Toujours autant de dynamisme. Il reste deux séries mais il faut se calmer un peu, pour se préserver de la séance longue du weekend. Hélas la sagesse est arrivée trop tard. Une légère douleur à la hanche me fait grimacer. Ce n’est pas la chaussure ; je m’y suis simplement “cru un petit peu trop”. J’ai voulu voler et me suis brûlé les ailes. « It’s time to fly » seulement c’est l’atterrissage qui pose problème. Une semaine de repos complet et c’est reparti. Même lieu, même punition. On prend les mêmes et on recommence.

Deuxième session

Cette fois pas question de “s’énerver”. Je chausse de nouveau les Rocket X, avec un peu plus d’appréhension. La sensation, de courir pied nu avec de l’amorti est toujours bien présente.

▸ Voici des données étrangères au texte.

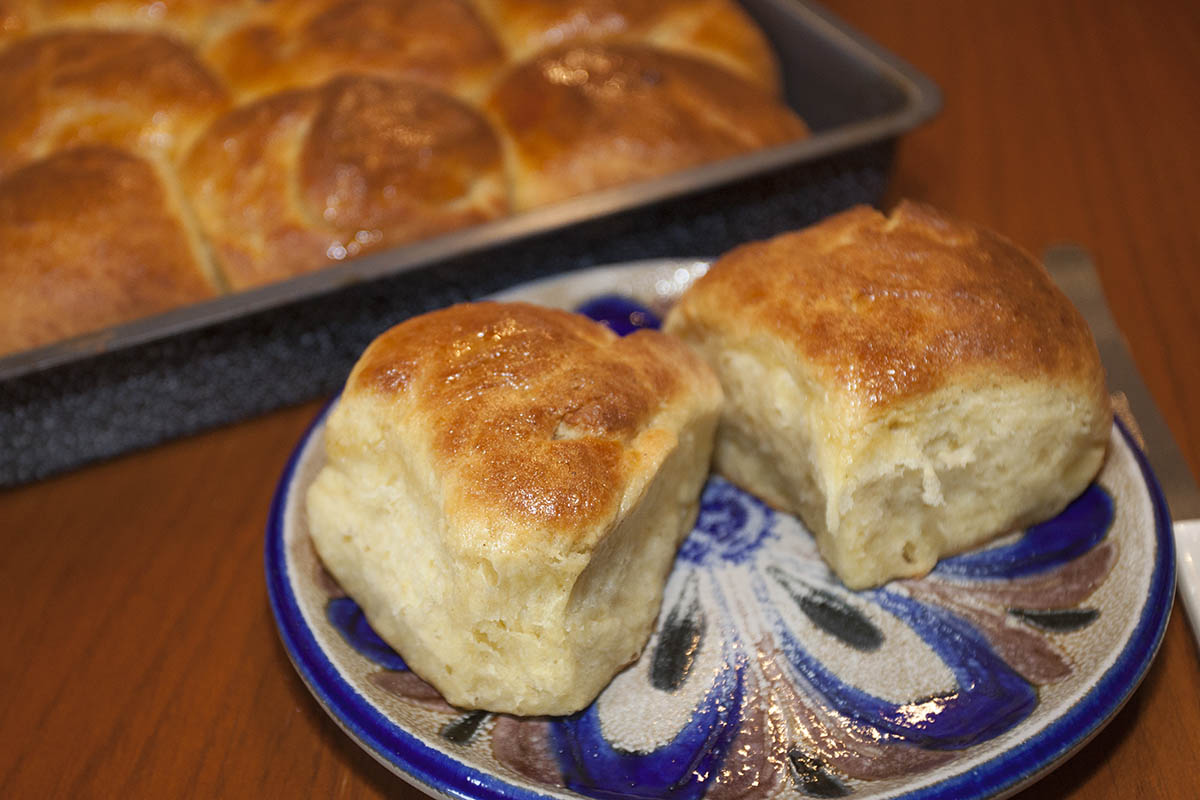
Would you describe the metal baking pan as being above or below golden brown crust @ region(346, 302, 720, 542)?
below

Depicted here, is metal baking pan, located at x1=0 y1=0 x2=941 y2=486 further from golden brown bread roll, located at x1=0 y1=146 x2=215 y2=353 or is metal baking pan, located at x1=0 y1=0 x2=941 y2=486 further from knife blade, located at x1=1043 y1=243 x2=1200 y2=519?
knife blade, located at x1=1043 y1=243 x2=1200 y2=519

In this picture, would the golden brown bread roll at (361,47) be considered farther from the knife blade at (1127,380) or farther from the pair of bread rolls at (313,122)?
the knife blade at (1127,380)

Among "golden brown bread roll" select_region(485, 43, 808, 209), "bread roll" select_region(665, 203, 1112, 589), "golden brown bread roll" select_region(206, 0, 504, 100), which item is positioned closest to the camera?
"bread roll" select_region(665, 203, 1112, 589)

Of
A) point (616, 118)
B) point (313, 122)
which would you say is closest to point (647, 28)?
point (616, 118)

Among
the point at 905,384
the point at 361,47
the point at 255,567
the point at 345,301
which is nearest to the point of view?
the point at 905,384

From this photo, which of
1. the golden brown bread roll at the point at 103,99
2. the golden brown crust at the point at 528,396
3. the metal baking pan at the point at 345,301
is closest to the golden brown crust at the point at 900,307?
the golden brown crust at the point at 528,396

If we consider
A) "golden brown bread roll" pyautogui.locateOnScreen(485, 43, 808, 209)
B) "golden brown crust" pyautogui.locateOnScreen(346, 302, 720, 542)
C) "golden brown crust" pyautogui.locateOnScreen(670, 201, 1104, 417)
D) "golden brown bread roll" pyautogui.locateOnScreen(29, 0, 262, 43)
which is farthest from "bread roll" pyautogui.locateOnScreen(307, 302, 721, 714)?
"golden brown bread roll" pyautogui.locateOnScreen(29, 0, 262, 43)

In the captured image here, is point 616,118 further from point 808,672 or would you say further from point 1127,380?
point 808,672
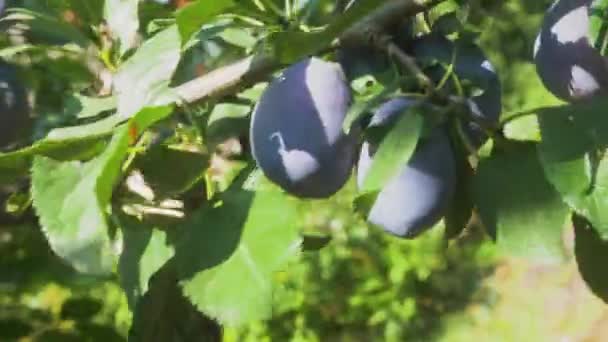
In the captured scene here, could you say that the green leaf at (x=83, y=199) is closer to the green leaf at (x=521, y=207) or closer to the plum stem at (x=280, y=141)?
the plum stem at (x=280, y=141)

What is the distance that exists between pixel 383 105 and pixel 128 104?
146mm

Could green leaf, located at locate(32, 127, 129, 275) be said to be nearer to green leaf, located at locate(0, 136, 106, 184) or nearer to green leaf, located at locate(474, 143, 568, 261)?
green leaf, located at locate(0, 136, 106, 184)

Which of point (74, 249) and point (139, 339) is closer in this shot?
point (74, 249)

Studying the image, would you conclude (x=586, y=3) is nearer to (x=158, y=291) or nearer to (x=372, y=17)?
(x=372, y=17)

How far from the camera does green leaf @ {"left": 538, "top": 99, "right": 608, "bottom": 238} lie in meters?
0.50

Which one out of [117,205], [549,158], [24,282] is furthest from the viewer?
[24,282]

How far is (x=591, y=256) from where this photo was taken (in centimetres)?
59

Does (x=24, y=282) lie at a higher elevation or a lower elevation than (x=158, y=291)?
lower

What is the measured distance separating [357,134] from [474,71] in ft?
0.23

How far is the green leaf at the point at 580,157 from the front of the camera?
50 cm

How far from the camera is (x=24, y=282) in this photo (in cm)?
106

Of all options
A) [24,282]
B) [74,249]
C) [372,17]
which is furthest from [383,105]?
[24,282]

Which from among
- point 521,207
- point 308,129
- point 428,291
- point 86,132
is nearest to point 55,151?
point 86,132

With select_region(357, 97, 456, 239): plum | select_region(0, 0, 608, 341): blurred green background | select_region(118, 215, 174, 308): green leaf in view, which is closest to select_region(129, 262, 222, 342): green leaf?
select_region(118, 215, 174, 308): green leaf
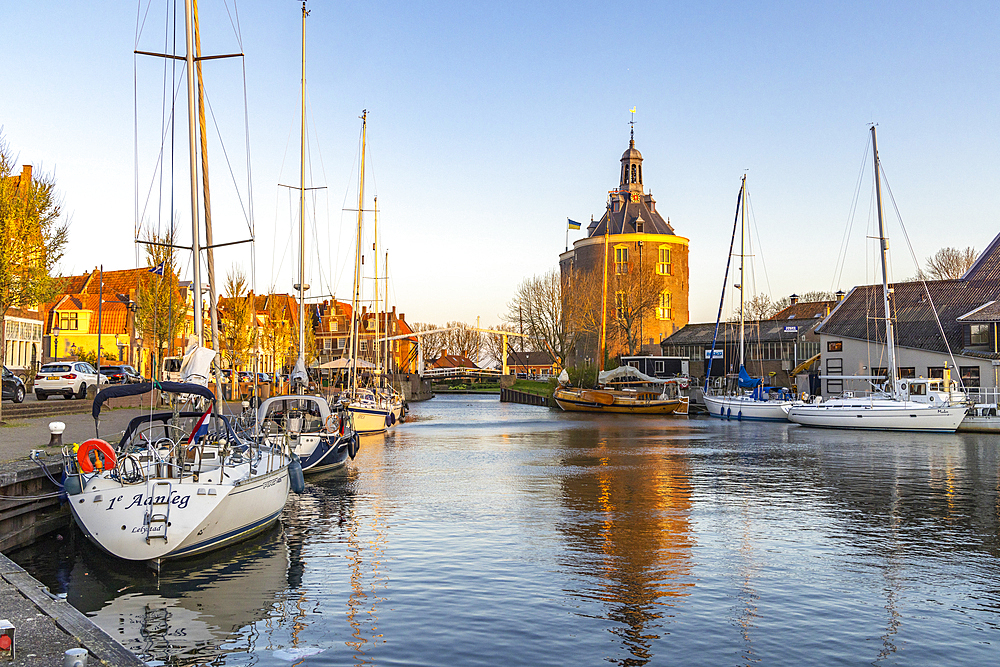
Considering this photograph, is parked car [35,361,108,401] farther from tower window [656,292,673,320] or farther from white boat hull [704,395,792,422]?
tower window [656,292,673,320]

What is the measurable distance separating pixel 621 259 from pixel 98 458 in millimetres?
90969

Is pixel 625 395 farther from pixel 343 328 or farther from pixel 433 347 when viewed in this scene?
pixel 433 347

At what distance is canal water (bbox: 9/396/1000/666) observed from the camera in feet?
36.2

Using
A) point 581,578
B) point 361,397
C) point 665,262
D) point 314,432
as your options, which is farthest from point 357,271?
point 665,262

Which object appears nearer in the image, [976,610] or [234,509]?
[976,610]

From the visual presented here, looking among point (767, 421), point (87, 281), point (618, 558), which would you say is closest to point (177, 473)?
point (618, 558)

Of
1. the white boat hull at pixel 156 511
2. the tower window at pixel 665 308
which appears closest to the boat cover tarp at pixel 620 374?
the tower window at pixel 665 308

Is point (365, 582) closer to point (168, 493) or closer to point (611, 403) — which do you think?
point (168, 493)

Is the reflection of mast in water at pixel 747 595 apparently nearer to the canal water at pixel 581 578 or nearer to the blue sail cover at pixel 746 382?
the canal water at pixel 581 578

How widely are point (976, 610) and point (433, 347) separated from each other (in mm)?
173648

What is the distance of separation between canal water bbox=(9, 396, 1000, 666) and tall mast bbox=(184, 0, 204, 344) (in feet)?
20.3

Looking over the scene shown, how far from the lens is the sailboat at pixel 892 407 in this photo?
48.4m

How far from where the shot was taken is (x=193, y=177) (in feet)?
73.4

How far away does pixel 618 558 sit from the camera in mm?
16156
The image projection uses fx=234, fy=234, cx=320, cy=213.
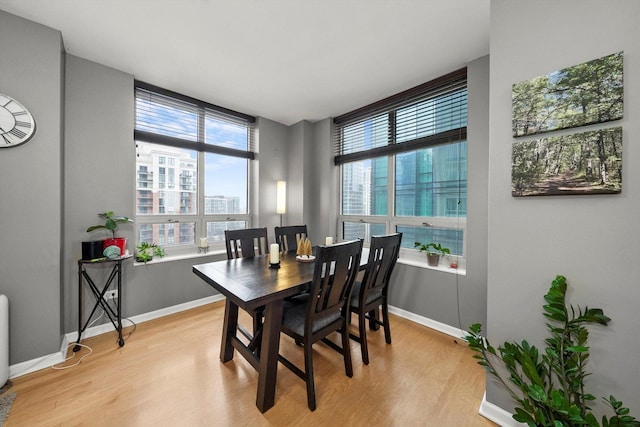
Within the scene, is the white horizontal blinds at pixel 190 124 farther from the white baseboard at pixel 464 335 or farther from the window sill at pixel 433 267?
the white baseboard at pixel 464 335

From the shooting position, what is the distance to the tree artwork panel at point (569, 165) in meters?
1.05

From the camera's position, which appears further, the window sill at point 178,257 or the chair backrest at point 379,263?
the window sill at point 178,257

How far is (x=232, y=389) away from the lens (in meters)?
1.63

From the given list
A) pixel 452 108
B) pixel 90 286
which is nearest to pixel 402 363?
pixel 452 108

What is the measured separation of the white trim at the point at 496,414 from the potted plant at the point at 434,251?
124 centimetres

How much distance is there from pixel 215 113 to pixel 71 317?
273cm

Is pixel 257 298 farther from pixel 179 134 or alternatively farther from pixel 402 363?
pixel 179 134

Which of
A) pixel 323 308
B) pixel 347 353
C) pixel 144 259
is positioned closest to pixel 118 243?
pixel 144 259

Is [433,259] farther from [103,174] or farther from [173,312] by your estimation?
[103,174]

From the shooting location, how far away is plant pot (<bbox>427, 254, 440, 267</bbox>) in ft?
8.15

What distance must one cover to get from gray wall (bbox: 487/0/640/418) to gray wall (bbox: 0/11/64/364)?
10.5 feet

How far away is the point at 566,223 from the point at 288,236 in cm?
236

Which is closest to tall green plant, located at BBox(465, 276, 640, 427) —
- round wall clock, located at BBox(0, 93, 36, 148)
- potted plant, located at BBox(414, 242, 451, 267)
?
potted plant, located at BBox(414, 242, 451, 267)

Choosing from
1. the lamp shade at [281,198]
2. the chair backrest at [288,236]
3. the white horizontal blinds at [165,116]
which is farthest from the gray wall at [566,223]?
the white horizontal blinds at [165,116]
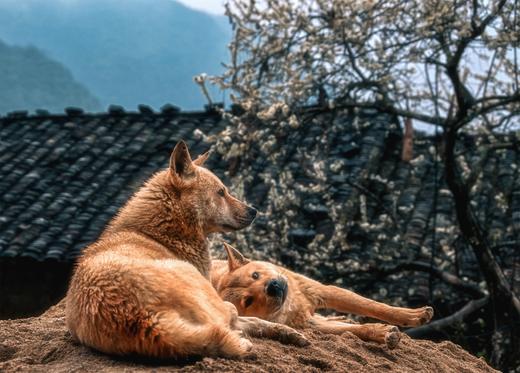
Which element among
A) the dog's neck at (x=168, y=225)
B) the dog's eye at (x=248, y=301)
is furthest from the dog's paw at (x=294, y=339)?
the dog's neck at (x=168, y=225)

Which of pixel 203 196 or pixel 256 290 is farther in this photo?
pixel 203 196

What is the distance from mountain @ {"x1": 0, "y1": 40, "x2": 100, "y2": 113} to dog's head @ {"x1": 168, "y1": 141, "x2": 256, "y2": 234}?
82.2m

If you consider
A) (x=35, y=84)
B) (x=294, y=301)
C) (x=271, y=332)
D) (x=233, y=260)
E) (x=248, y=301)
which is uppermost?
(x=35, y=84)

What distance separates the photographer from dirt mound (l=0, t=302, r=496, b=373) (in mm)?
3564

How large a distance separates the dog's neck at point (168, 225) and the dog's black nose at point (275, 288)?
1.31ft

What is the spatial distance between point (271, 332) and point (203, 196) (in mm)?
1027

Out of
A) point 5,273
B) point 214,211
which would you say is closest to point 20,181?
point 5,273

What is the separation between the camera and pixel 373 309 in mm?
5242

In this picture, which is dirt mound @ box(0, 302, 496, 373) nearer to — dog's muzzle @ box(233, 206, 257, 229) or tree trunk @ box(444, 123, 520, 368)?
dog's muzzle @ box(233, 206, 257, 229)

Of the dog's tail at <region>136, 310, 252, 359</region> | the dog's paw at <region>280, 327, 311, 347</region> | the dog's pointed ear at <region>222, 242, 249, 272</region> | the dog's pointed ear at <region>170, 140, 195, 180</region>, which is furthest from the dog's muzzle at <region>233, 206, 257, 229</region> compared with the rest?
the dog's tail at <region>136, 310, 252, 359</region>

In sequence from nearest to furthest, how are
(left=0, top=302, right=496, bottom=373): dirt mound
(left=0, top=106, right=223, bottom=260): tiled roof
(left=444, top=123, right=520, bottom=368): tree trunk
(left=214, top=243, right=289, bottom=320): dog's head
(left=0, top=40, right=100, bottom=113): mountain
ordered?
1. (left=0, top=302, right=496, bottom=373): dirt mound
2. (left=214, top=243, right=289, bottom=320): dog's head
3. (left=444, top=123, right=520, bottom=368): tree trunk
4. (left=0, top=106, right=223, bottom=260): tiled roof
5. (left=0, top=40, right=100, bottom=113): mountain

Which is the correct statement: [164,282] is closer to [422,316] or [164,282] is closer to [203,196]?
[203,196]

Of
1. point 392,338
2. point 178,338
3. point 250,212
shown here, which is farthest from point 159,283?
point 392,338

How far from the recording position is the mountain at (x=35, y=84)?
278 feet
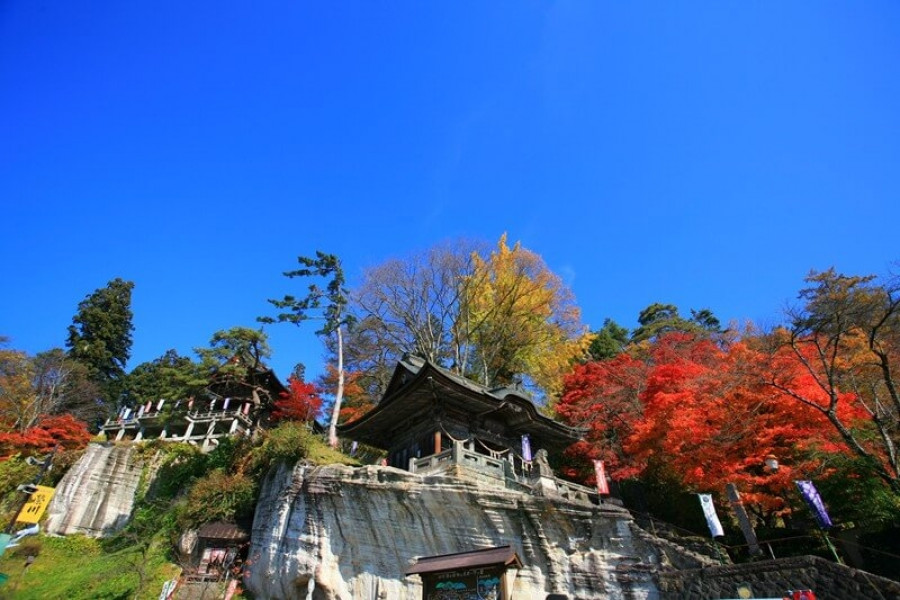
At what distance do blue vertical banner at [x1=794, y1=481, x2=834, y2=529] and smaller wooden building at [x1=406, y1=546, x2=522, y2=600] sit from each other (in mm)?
8716

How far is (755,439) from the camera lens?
16.6m

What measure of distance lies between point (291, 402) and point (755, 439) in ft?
76.0

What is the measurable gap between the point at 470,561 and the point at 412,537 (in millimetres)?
6938

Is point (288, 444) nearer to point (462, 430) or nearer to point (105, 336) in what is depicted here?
point (462, 430)

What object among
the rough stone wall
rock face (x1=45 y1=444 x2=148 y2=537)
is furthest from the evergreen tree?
the rough stone wall

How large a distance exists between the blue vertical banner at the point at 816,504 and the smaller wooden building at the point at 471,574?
8.72m

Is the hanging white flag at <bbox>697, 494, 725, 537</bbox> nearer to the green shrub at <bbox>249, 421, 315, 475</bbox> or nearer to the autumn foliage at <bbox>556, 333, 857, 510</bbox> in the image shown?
the autumn foliage at <bbox>556, 333, 857, 510</bbox>

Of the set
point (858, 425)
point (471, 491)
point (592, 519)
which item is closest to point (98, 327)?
point (471, 491)

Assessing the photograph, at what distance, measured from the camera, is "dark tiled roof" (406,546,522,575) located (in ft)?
27.7

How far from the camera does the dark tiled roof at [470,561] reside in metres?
8.45

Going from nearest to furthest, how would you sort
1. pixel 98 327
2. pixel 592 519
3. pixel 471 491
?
1. pixel 592 519
2. pixel 471 491
3. pixel 98 327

Je me prendrais presque pour un coureur sud- africain. C’est ma foi très agréable ; la sécurité et le maintien en plus. Nous repartons pour une série de quelques 1000 mètres, mais à une allure plus modérée afin d’éviter les soucis.

En toute humilité, je me force à ne pas aller trop vite. J’en garde sous le pied. Mon camarade a du mal à suivre. Du coup je me freine encore un petit peu. Je me concentre sur le rythme ; la chaussure m’y aide. La semelle en carbone assure vraiment plus de dynamisme, avec un surcroît de rigidité, qui en fait un modèle taillé pour la vitesse. Cependant, je sens que la Rocket X peut donner encore plus. Malheureusement, je n’ai pas  le niveau pour pousser les propriétés du modèle plus loin. Il est sûrement fait pour des coureurs plus expérimentés, voire de haut niveau, et accusant moins de kilogrammes que moi. La séance se termine sur une moyenne de 14 km/h à la série. Je finis donc sur une note de satisfaction d’un entraînement bien construit.

Sortie au seuil et sur route

Nous partons pour 10 km, à allure modérée sur le bitume. Côté légèreté et dynamisme, il n’y a rien à redire. On ne se rend pas compte que l’on file à vive allure, comme dans une voiture de luxe. Le fameux rocker de la semelle permet de coller au bitume et améliore les transitions. Pour l’adhérence sur route mouillée, cela reste à voir. En effet, je n’aurais pas eu l’occasion de tester ce point. D’autre part, le mesh technique et la languette aérée permettent une évacuation efficace de la transpiration. La languette encore, maintenue par deux élastique larges à la semelle intérieure, assure que celle-ci reste bien en place. Attention aux pieds larges, la semelle extérieure est assez fine. Le modèle est taillé pour la vitesse.

Ligne d’arrivée

Avec la Rocket X de chez Hoka One One, c’est le « 14 km/h » garanti, même pour des néophytes. Le slogan « Time to Fly » prend là toute sa signification. De citrouille, elle se transformera en carrosse voire en avion supersonique. On s’attend à gagner en vitesse avec ce modèle profilé pour la performance, mais rien ne remplace l’entraînement bien sûr.

Il ne suffit pas de la chausser, pour égaler les performances de Jim Walmsley (6 h 09 min 26 s au 100 km, à 11 secondes du record du monde détenu, par le coureur japonais Nao Kazami).

Le prix reste en tout cas raisonnable, compte-tenu de la qualité présentée par le modèle. A titre d’exemple, la Vapofly de Nike, modèle contenant aussi une plaque en carbone également coûte 275 euros.

Le pari est réussi pour Hoka. L’entreprise présente ici un modèle fait pour la performance, estampillé confort, légèreté et dynamisme.